Task 3. Develop a working definition of freeway bottlenecks and describe their principal causes. Characterize types of bottlenecks and low-cost geometric and operational improvements suitable for each type. Discuss how bottlenecks and low-cost improvements affect the operation of the freeway and arterial network.
Task 4. Develop a systematic framework for identifying bottlenecks and determining appropriate low-cost improvements. The framework should include feedback loops, if appropriate. Assess institutional issues that may arise from implementation of the framework.
Task 5. Within 5 months of the contract start, submit an interim report on the information developed in Tasks 1 through 4. The report should include a detailed outline of the guide that will be developed in Task 8 and identify case studies from Tasks 1 and 2 for the guide that demonstrate the effectiveness of representative low-cost improvements or highlight successful practices.
Task 6. Based on the Task 4 framework, develop and document a systematic process for identifying recurrent bottlenecks and determining appropriate low-cost geometric and operational improvements.

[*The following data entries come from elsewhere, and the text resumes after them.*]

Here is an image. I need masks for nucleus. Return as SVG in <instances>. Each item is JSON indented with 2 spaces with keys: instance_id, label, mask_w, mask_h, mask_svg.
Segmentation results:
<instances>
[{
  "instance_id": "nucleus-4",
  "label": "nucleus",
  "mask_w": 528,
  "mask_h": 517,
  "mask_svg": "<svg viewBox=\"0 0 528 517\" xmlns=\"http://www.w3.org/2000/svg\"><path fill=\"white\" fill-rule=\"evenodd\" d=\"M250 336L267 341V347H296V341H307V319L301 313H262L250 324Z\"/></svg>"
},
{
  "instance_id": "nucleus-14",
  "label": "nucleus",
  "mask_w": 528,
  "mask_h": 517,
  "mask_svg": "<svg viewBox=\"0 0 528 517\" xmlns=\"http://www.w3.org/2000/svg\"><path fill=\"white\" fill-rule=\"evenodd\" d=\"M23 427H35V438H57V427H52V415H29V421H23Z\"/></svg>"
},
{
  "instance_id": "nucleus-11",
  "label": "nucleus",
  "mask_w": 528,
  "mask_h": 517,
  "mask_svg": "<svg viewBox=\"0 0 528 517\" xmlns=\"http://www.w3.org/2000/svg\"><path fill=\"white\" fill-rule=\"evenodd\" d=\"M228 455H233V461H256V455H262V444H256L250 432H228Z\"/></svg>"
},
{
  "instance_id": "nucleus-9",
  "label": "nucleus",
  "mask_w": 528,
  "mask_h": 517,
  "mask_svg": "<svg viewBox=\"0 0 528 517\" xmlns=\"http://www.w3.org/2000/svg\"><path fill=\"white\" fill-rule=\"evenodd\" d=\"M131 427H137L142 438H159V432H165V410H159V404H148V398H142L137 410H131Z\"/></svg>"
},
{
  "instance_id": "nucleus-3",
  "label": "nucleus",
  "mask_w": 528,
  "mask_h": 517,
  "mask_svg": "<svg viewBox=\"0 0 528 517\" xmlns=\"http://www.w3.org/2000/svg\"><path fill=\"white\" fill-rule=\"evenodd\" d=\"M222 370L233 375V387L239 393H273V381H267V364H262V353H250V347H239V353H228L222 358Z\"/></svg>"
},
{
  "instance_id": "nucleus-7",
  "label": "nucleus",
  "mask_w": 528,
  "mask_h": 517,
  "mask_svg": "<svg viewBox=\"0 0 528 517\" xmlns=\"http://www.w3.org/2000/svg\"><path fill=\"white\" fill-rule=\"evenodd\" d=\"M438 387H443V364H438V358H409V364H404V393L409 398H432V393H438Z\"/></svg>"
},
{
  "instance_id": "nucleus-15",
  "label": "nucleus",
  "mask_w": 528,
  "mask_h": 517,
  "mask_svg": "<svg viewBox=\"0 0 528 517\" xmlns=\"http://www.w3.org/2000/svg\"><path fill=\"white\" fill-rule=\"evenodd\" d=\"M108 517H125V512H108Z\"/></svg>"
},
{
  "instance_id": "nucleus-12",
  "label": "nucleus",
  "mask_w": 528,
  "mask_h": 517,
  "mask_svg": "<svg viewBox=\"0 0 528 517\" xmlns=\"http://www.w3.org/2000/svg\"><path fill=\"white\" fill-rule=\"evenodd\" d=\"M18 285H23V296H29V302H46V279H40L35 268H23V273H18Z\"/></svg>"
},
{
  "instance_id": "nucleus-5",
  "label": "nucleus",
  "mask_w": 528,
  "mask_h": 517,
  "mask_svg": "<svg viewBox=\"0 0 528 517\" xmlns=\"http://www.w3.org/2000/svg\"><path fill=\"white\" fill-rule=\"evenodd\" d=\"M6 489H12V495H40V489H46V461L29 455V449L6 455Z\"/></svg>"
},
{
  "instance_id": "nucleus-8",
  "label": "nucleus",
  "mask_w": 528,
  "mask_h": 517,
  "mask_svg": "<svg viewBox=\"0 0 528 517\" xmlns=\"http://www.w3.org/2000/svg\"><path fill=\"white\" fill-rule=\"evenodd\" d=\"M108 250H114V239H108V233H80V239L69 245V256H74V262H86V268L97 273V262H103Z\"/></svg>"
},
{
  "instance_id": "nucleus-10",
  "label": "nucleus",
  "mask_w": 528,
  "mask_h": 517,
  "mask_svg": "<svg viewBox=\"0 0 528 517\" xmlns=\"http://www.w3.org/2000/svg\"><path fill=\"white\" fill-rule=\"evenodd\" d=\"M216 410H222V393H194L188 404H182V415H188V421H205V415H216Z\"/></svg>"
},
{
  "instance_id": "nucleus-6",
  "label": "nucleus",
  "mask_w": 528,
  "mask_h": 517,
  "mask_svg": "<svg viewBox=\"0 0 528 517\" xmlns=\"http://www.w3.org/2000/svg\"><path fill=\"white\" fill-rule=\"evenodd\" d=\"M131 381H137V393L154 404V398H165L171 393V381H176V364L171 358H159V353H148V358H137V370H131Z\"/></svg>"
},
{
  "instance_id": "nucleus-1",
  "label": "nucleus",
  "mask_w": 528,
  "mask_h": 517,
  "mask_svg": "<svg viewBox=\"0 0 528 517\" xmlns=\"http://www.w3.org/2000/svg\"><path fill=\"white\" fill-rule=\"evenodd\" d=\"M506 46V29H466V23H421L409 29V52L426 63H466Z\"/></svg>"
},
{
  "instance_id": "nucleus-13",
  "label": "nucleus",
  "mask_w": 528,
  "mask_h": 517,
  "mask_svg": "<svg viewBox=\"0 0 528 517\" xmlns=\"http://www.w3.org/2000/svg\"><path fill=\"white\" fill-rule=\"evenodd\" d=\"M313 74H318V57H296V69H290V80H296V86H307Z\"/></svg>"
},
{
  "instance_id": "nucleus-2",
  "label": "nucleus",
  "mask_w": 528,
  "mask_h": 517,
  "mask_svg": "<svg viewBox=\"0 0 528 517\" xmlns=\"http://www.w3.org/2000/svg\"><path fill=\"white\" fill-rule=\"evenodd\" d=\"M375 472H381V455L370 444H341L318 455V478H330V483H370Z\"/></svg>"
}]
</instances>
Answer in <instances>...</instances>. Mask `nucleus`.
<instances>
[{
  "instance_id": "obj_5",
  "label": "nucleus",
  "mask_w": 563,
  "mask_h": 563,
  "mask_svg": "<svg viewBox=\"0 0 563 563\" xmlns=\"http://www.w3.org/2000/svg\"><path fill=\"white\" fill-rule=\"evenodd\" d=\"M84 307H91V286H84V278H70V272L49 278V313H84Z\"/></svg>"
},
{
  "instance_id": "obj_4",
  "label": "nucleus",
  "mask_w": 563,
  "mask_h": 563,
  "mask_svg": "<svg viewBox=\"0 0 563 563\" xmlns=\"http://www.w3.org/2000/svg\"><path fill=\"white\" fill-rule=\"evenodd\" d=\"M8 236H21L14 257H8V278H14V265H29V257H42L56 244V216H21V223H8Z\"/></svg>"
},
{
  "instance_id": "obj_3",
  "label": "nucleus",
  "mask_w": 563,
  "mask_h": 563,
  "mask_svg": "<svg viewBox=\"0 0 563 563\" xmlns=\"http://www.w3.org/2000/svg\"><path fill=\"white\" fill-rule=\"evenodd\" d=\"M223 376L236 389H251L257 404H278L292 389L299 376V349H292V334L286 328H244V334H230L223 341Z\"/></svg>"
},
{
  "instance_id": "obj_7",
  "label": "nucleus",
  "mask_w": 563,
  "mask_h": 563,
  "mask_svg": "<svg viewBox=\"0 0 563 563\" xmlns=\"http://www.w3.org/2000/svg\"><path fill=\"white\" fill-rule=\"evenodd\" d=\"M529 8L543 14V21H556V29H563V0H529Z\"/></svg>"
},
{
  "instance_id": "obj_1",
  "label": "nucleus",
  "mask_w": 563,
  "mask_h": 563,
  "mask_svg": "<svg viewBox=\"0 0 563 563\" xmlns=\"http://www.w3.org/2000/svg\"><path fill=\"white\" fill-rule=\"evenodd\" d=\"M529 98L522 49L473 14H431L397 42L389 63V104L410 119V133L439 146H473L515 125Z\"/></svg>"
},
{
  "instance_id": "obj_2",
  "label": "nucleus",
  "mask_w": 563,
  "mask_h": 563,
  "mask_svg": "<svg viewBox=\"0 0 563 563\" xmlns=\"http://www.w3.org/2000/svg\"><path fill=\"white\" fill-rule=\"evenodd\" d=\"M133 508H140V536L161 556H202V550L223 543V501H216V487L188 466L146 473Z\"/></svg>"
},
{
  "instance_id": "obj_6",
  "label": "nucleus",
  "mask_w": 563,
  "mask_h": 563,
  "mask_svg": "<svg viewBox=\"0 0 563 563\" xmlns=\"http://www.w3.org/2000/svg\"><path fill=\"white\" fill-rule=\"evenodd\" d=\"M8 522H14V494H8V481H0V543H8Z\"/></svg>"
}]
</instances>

The process description should show how it fits within a typical planning and project scoping process and identify candidate analysis tools and data needs for each step of the process. The process should be capable of using real-time and projected data.
Task 7. For the primary analysis tools identified in Task 6, assess their suitability for identifying recurrent bottlenecks, estimating their network-wide impacts, and projecting the benefits and service life of potential improvements. The assessment should include the resources, level of effort, and data required to use the tools.
Task 8. Develop a technical guide that presents the process, illustrates its use through case studies, and aids the selection of analysis tools. The guide should discuss the composition of the project development team, the proper documentation of design exceptions, and other institutional issues associated with implementing the process.
Task 9. Submit a final report that documents the entire research effort and includes the Task 8 guide as a stand-alone document.